Better DB design to have a SUM column, or to constantly add up all relationship items per query

database-design

I have a database with an invoices table and invoice_items table. For simplicity, let's just say theinvoices table has the following structure:

| id | name | created_at |

The invoice_items has this structure:

| id | invoice_id | tital | created_at |

Pretty simple, a parent invoice table and the line items go into invoice_items with a relationship setup.

What I'm wondering is, how effective it is to has a sum column on the invoices table? Would it be bad to have all invoice_items per invoice added up on the fly to show the invoice total amount? Or would it be better to have a SUM column which is static, and is pulled automatically when invoices are listed – then updated specifically whenever an invoice changes?

Just trying to weigh up the pro's and con's – because whenever an invoice changes, the SUM column needs to be updated whereas if it was just always calculated based on the line items dynamically, would that be a drastic design flaw or be acceptable?

Best Answer

As ever - it depends.

If you have a blisteringly quick DBMS or only a handful of items in each invoice, then totalling them up on the fly would be the cleanest (and, therefore, "best") option.

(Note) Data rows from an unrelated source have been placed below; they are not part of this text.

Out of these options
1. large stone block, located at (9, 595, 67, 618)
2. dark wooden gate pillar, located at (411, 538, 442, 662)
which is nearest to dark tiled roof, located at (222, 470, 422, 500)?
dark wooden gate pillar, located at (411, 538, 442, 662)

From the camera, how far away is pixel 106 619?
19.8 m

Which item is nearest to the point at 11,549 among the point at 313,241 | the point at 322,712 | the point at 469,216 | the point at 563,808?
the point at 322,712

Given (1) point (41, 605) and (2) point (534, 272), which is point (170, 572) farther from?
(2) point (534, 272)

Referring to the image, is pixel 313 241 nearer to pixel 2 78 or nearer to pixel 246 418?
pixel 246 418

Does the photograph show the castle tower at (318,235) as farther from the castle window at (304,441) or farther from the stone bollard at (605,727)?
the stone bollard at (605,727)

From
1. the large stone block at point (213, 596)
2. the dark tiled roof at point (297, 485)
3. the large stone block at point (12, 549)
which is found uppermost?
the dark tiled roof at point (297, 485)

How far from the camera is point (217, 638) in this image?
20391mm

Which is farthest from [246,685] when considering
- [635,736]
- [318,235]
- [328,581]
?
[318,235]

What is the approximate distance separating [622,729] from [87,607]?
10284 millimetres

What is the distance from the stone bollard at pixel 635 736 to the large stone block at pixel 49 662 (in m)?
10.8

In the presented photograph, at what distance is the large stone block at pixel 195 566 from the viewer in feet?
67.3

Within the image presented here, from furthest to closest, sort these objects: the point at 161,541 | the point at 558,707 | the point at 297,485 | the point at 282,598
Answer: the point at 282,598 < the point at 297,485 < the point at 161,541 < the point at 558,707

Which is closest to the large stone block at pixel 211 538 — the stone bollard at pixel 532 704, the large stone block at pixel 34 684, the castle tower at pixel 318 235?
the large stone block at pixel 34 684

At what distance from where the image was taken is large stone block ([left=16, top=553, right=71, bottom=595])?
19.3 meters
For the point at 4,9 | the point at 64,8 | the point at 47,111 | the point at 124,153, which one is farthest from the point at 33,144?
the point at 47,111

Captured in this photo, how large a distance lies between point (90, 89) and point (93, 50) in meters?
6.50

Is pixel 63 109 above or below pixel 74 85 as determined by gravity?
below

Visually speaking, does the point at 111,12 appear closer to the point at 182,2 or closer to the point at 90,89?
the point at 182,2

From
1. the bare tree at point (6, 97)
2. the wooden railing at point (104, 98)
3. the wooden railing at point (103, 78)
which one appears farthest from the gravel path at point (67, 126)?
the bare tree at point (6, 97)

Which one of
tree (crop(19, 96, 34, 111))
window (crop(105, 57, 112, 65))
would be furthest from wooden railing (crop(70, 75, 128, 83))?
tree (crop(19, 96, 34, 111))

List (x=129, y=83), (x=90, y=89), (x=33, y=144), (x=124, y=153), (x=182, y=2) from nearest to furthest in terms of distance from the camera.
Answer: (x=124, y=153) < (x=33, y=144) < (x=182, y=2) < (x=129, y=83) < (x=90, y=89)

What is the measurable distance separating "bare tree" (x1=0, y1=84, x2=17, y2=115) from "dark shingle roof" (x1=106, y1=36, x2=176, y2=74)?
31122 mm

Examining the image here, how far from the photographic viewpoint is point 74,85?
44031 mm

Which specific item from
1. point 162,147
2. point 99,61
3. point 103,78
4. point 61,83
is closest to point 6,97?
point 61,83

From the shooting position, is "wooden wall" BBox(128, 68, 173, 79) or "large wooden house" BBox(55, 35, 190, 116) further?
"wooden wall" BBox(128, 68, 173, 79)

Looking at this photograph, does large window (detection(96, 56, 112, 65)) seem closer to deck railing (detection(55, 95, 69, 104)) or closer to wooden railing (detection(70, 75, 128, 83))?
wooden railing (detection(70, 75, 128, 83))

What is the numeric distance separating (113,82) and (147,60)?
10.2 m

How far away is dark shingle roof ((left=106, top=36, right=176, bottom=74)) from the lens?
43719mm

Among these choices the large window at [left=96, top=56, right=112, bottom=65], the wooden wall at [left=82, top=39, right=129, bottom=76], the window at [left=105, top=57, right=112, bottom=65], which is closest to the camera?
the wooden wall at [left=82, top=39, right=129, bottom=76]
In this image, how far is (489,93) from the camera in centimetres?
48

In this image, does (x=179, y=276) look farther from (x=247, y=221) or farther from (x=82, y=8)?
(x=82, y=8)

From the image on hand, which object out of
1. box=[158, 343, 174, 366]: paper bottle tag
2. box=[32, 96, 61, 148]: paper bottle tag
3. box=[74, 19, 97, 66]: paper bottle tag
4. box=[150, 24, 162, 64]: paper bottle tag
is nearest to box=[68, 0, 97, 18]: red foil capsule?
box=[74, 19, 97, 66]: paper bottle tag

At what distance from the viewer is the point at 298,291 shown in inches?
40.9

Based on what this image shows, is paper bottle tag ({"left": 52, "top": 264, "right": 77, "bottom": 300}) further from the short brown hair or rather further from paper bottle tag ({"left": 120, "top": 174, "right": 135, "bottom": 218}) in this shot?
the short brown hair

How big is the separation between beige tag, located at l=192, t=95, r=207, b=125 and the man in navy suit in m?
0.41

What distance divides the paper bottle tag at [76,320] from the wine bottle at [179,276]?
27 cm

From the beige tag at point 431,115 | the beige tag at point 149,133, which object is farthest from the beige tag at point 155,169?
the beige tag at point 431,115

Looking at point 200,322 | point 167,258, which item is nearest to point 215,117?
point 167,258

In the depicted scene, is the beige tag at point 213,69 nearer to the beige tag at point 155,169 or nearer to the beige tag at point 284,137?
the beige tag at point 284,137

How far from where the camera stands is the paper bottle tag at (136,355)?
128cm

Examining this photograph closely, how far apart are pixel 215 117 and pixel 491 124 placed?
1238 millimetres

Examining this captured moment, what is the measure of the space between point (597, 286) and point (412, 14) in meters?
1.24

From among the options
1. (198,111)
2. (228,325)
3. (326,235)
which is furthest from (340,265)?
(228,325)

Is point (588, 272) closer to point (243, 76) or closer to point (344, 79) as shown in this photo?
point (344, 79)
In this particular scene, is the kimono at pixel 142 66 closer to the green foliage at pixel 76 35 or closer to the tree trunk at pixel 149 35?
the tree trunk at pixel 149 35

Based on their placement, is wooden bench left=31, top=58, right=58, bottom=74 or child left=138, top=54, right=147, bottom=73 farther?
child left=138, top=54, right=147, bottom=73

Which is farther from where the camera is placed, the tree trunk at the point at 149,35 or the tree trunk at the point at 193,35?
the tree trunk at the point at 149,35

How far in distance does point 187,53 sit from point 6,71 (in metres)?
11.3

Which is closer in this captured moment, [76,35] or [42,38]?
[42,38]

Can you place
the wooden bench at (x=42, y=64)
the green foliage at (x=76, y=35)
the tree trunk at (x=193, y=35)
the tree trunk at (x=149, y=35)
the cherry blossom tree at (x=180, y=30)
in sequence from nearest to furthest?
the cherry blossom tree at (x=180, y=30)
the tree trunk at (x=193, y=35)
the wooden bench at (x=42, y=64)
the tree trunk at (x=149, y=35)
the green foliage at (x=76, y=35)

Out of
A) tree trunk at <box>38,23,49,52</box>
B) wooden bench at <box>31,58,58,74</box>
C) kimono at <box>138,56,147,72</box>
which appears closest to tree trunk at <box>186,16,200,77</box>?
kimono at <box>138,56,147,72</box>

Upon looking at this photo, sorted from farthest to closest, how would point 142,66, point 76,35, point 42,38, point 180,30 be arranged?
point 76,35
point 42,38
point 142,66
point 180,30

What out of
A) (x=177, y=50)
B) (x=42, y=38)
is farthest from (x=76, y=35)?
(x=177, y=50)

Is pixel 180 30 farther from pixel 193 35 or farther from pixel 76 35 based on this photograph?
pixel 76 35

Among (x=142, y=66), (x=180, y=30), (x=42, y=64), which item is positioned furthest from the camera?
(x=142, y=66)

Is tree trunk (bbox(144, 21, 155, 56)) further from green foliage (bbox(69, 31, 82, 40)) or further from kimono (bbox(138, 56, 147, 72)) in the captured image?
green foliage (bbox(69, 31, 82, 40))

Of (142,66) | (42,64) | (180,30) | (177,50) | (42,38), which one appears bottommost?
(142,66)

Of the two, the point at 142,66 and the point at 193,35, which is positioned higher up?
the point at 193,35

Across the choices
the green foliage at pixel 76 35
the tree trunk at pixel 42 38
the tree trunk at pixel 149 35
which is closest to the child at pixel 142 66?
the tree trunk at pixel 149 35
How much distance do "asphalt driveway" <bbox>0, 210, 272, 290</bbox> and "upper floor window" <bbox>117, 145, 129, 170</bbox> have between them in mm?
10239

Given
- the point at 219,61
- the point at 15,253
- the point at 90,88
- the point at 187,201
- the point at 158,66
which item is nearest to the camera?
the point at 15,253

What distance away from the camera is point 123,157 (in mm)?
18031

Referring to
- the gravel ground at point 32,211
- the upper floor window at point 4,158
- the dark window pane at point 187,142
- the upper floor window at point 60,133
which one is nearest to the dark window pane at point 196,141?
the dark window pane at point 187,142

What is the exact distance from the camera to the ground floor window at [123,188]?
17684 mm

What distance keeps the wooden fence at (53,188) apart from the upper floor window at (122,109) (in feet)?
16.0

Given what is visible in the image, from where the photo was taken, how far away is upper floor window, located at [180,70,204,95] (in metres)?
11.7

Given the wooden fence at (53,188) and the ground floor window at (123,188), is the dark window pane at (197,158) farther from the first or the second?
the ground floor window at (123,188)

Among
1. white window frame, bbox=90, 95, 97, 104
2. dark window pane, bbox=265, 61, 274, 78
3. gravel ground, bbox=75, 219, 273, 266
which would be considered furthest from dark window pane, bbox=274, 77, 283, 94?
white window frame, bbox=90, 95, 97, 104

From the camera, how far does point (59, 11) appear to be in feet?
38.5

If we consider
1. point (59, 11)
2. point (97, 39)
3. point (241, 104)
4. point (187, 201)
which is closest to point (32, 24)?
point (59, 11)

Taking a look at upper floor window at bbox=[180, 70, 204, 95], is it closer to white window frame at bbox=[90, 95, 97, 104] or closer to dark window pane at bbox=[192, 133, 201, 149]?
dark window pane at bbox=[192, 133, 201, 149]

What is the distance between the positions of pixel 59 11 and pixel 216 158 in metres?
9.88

The "Ivory-Tower Database Purists" would say that you should never store anything that you can derive dynamically (citing Date-of-Birth vs Age). Realistically, it depends on just how long it takes to do that derivation!

If you have an "ordinary" database, or hundreds or even thousands of items in each invoice and you need that summarised total frequently, then maintaining the summary field at the Invoice level might be the better solution. [Per-row] Triggers are the way to achieve this, so that no update to any item gets missed.

All that said, if I were in your position, I'd go with on-the-fly totalling ... at least until the application's performance began to suffer, and then I'd think about "optimising" this aspect of it.